Return every line of the entries below that contains the string "detection", treating uppercase and lowercase letters as distinct.

--- Record extracts ---

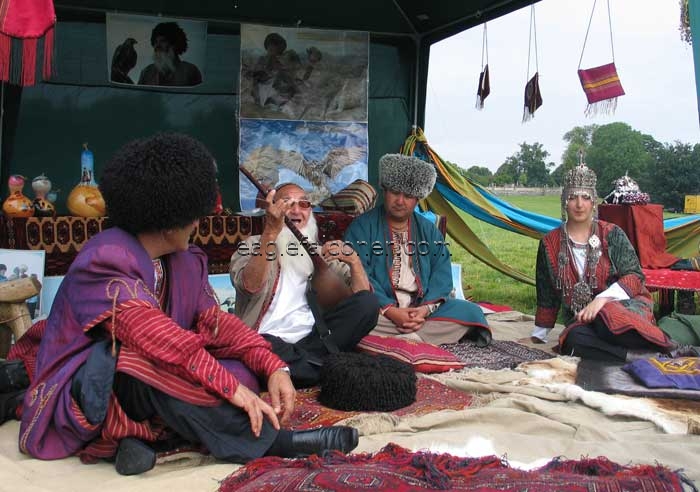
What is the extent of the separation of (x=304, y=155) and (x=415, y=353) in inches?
124

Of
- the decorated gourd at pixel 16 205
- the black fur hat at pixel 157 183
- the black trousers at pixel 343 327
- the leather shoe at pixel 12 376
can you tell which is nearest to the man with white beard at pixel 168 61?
the decorated gourd at pixel 16 205

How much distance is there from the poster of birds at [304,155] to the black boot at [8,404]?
149 inches

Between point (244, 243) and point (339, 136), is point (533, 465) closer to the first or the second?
point (244, 243)

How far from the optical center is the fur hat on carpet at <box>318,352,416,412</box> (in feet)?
9.95

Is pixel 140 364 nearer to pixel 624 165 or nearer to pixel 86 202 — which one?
pixel 86 202

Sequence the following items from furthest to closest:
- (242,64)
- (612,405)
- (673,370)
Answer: (242,64), (673,370), (612,405)

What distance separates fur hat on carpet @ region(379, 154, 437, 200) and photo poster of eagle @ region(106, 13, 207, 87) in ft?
8.39

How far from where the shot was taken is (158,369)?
7.13 feet

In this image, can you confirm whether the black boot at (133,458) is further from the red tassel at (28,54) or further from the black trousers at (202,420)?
the red tassel at (28,54)

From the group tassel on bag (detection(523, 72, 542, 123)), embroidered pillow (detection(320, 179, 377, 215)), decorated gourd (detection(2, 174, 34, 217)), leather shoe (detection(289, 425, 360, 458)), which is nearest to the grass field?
tassel on bag (detection(523, 72, 542, 123))

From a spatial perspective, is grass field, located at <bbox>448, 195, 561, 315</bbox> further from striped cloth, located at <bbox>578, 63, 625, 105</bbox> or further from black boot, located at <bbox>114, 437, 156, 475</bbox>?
black boot, located at <bbox>114, 437, 156, 475</bbox>

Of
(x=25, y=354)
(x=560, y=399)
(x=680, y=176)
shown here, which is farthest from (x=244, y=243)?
(x=680, y=176)

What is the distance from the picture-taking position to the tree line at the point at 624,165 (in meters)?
13.4

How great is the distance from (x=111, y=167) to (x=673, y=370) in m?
2.90
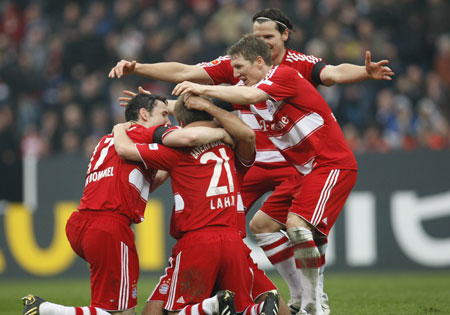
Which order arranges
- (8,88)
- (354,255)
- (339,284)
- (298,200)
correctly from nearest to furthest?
(298,200) < (339,284) < (354,255) < (8,88)

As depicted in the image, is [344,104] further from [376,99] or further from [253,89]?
[253,89]

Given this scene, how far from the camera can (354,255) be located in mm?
11359

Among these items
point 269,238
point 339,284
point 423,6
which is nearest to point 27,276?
point 339,284

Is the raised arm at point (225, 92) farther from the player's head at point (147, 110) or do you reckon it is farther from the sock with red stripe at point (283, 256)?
the sock with red stripe at point (283, 256)

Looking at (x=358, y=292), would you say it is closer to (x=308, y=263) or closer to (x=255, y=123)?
(x=255, y=123)

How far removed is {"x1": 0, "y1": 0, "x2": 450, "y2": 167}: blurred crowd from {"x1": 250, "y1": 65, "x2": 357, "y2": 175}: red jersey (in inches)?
230

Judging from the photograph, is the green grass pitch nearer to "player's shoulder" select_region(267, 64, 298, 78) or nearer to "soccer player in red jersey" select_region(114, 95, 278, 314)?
"soccer player in red jersey" select_region(114, 95, 278, 314)

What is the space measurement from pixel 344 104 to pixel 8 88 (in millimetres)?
6604

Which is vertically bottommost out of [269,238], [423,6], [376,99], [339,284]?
[339,284]

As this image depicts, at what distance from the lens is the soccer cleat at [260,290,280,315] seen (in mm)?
5578

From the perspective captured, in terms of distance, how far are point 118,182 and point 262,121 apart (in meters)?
1.45

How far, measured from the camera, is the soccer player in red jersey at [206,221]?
18.3 feet

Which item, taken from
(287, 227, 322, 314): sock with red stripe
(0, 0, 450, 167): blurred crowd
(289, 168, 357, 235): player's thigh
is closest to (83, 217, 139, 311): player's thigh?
(287, 227, 322, 314): sock with red stripe

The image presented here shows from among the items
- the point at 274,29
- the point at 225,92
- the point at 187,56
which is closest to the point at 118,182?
the point at 225,92
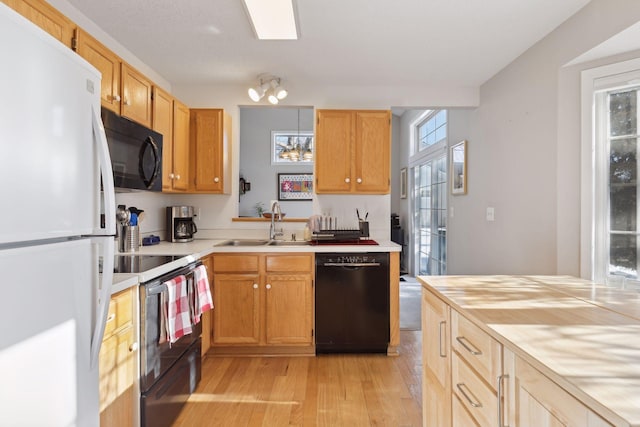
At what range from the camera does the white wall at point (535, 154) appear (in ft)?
7.34

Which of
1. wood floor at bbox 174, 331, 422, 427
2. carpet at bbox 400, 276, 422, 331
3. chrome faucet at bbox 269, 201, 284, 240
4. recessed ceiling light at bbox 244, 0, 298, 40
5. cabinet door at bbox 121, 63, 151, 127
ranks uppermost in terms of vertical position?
recessed ceiling light at bbox 244, 0, 298, 40

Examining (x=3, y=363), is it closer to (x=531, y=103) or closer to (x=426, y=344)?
(x=426, y=344)

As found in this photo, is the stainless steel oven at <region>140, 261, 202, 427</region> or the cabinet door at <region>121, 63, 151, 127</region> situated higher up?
the cabinet door at <region>121, 63, 151, 127</region>

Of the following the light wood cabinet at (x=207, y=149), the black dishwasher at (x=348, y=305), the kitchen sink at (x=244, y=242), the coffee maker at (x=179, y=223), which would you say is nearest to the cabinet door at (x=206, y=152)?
the light wood cabinet at (x=207, y=149)

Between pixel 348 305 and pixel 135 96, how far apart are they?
7.16 feet

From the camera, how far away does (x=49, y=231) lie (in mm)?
927

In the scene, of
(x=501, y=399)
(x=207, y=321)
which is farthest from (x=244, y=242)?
(x=501, y=399)

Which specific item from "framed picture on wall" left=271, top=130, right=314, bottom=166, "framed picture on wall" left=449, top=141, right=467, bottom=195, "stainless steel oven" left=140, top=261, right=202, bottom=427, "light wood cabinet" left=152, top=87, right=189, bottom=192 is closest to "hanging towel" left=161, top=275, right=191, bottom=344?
"stainless steel oven" left=140, top=261, right=202, bottom=427

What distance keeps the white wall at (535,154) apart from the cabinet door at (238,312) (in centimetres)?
210

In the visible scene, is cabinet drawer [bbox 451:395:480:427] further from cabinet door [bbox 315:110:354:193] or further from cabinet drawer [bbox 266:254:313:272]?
cabinet door [bbox 315:110:354:193]

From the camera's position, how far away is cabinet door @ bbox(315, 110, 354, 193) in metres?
3.32

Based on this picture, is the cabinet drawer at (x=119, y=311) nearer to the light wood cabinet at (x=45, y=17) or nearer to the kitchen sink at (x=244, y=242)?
the light wood cabinet at (x=45, y=17)

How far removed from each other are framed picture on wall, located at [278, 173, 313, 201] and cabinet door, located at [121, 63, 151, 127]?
152 inches

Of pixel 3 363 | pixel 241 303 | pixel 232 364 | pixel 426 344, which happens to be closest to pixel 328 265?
pixel 241 303
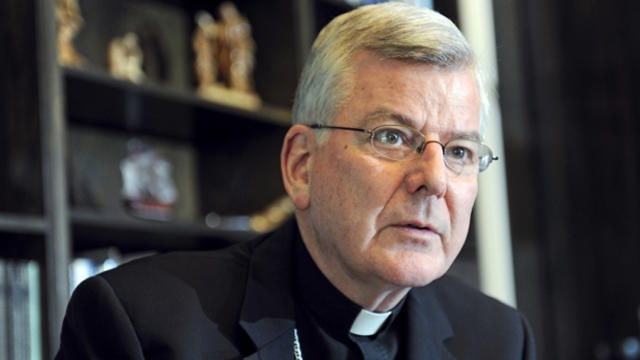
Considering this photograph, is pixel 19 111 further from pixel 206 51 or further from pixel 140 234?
pixel 206 51

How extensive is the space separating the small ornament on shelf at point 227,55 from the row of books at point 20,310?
38.7 inches

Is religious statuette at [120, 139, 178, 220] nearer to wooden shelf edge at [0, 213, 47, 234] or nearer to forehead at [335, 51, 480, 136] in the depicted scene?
wooden shelf edge at [0, 213, 47, 234]

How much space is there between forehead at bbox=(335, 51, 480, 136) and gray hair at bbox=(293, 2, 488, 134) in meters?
0.01

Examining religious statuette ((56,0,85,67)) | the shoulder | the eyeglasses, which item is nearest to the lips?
the eyeglasses

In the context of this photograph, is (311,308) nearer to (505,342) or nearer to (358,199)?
(358,199)

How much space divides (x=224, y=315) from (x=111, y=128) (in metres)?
1.70

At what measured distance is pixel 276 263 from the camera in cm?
167

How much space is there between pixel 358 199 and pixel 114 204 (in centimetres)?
180

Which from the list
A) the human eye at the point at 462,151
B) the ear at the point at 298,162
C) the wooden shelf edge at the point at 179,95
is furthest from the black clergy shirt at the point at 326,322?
the wooden shelf edge at the point at 179,95

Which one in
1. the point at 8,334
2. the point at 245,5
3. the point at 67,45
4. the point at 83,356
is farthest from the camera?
the point at 245,5

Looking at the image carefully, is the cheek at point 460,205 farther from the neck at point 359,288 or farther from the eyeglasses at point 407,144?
the neck at point 359,288

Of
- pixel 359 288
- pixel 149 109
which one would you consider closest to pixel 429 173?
pixel 359 288

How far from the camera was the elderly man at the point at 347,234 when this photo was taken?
1462 millimetres

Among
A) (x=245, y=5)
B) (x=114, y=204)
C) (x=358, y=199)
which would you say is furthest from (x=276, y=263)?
(x=245, y=5)
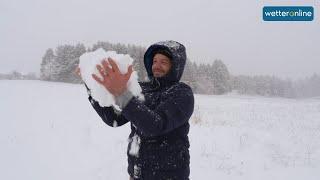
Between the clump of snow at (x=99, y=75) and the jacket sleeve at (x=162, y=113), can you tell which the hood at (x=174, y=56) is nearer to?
the jacket sleeve at (x=162, y=113)

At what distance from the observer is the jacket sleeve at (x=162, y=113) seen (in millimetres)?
2059

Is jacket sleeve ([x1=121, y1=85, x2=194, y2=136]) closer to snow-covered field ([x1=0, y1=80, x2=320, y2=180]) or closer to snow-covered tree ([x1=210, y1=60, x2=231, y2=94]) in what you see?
snow-covered field ([x1=0, y1=80, x2=320, y2=180])

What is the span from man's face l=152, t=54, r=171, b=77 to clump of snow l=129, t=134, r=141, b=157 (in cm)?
51

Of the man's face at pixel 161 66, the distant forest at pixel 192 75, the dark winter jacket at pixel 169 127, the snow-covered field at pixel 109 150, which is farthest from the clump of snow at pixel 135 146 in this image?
the distant forest at pixel 192 75

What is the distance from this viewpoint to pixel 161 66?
2.72 meters

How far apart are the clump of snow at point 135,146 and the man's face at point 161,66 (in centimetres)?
51

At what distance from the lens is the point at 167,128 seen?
225 cm

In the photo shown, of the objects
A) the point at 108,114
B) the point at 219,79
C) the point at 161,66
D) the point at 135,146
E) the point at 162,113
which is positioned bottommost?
the point at 219,79

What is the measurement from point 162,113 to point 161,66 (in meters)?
0.57

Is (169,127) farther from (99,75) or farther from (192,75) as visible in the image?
(192,75)

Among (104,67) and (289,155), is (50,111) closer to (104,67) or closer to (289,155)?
(289,155)

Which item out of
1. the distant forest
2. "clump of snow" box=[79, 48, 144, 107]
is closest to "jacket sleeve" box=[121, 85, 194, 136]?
"clump of snow" box=[79, 48, 144, 107]

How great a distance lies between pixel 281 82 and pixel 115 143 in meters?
99.7

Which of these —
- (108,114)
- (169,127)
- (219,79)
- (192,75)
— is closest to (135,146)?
(108,114)
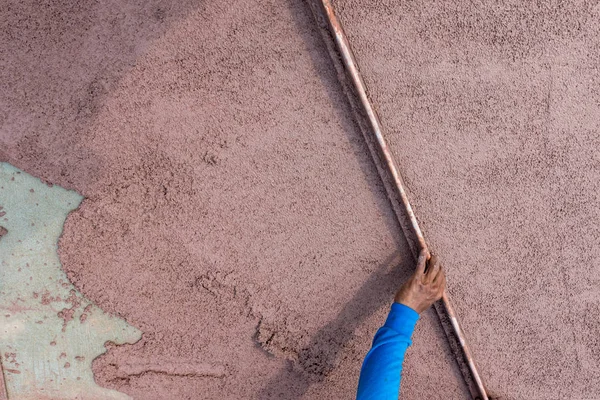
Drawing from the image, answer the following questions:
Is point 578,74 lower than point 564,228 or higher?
higher

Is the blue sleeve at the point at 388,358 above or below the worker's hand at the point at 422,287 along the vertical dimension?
below

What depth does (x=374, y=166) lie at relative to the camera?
1900 mm

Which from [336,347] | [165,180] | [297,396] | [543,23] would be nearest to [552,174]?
[543,23]

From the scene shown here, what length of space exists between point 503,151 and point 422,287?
86cm

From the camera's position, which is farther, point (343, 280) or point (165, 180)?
point (343, 280)

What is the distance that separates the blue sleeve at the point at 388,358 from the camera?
1718 millimetres

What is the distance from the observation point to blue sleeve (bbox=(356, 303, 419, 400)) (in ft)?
5.64

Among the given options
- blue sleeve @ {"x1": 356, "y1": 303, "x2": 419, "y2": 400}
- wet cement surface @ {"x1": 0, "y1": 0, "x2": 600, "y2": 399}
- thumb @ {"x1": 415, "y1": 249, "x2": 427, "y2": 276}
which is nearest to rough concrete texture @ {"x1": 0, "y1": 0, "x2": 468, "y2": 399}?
wet cement surface @ {"x1": 0, "y1": 0, "x2": 600, "y2": 399}

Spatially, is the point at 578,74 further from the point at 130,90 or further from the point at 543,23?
the point at 130,90

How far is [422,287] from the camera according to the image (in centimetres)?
186

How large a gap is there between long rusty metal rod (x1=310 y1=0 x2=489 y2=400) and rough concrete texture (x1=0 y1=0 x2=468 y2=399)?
0.07 metres

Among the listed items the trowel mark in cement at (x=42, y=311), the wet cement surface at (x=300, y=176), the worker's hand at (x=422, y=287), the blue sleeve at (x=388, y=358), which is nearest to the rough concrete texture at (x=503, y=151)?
the wet cement surface at (x=300, y=176)

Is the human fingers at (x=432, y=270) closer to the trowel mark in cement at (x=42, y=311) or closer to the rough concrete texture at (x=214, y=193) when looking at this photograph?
the rough concrete texture at (x=214, y=193)

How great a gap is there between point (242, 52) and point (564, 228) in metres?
2.02
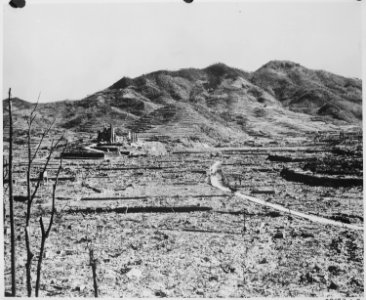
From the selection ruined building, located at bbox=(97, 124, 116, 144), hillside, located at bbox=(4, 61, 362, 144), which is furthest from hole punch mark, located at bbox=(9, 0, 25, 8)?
ruined building, located at bbox=(97, 124, 116, 144)

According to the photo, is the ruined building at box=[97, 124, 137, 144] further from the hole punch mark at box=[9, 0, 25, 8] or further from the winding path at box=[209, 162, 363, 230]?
the hole punch mark at box=[9, 0, 25, 8]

---

Response to this exercise ::
From the group tassel on bag (detection(523, 72, 542, 123)), embroidered pillow (detection(320, 179, 377, 215)), decorated gourd (detection(2, 174, 34, 217)), leather shoe (detection(289, 425, 360, 458)), which is nearest to the grass field?
tassel on bag (detection(523, 72, 542, 123))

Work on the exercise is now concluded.